I danni da calore si manifestano per esposizione a condizioni climatiche caratterizzate da elevata temperatura ed elevata umidità dell’aria.

In ordine di gravità si possono presentare:

1) Disidratazione: è legata ad una perdita di liquidi con la sudorazione e ad un loro insufficiente reintegro.

2) Crampi da calore: sono dovuti ad una sudorazione abbondante e prolungata che porta ad una perdita di sali minerali.

3) Esaurimento da calore: è un collasso circolatorio che può portare alla perdita di coscienza.
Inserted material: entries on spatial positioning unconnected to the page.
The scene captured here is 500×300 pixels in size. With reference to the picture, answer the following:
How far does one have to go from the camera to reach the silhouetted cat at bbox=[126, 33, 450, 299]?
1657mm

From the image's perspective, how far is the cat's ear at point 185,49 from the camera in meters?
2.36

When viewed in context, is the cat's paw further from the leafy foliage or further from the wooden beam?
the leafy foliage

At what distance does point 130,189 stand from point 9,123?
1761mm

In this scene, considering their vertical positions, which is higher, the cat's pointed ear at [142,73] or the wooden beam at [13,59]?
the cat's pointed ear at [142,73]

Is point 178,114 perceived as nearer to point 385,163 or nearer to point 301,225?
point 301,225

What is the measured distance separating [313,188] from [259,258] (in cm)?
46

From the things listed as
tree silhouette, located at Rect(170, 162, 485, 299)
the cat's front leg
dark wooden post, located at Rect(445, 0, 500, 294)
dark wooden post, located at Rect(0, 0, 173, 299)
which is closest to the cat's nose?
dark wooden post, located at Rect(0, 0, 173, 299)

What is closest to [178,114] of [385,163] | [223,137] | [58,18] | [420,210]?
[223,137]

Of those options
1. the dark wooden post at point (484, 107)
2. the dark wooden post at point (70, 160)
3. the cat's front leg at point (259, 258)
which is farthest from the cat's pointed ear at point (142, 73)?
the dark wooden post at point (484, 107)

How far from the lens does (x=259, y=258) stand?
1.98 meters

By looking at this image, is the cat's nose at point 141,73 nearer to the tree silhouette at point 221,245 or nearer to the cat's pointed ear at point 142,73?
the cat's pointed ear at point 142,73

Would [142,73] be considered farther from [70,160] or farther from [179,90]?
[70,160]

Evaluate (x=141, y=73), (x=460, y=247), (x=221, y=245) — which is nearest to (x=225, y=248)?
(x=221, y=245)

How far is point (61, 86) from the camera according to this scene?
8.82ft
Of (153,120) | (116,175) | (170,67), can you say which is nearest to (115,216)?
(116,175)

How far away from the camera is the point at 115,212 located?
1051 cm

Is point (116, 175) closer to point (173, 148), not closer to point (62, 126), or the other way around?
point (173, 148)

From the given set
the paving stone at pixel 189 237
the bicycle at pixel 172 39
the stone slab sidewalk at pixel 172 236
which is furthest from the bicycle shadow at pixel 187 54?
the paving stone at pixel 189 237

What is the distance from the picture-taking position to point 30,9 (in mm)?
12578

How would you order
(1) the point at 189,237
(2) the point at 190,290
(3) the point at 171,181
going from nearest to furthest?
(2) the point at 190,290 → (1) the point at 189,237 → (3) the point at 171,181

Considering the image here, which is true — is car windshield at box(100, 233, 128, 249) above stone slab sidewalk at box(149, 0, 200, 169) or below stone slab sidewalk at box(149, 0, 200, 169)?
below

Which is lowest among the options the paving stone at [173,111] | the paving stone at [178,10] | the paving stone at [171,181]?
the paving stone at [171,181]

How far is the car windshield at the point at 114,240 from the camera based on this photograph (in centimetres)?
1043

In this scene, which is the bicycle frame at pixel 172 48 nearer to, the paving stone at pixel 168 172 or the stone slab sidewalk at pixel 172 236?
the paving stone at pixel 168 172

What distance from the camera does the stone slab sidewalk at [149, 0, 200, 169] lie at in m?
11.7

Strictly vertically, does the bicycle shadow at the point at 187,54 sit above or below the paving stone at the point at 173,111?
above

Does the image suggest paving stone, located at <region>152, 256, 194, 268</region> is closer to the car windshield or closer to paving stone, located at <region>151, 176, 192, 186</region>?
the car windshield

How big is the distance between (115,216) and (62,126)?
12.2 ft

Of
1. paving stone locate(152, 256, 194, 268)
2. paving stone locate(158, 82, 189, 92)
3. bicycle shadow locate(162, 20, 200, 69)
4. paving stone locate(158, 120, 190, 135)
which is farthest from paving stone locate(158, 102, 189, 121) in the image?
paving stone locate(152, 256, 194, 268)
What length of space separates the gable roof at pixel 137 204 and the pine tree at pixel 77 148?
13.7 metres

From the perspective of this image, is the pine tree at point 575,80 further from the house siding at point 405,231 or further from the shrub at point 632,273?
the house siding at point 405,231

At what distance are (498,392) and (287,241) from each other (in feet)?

4) Colpo di calore: è dovuto al blocco dei meccanismi di dispersione del calore con conseguente

aumento della temperatura corporea fino a superare i 40°C (la prognosi è grave con rischio di morte).

I segnali di allarme:

– Cute calda e arrossata;

– Sete intensa;Schermata 2015-09-26 alle 12.02.29

– Sensazione di debolezza;

– Crampi muscolari;

– Nausea e vomito;

– Vertigini,

– Convulsioni;

– Stato confusionale;

– Perdita di coscienza.

TEMPERATURA E UMIDITÀ DELL’ARIA

Vanno considerate a rischio le giornate in cui la temperatura all’ombra è di oltre i 30°C con l’umidità relativa molto elevata (superiore al 70%), il lavoro si svolge in pieno sole ed i periodi caratterizzati da improvvise ondate di calore.

COSA PUOI FARE?

– Verifica prima di iniziare la missione, le condizioni meteorologiche al fine di valutare il reale rischio, (oggi giorno basta guardare sul telefonino..).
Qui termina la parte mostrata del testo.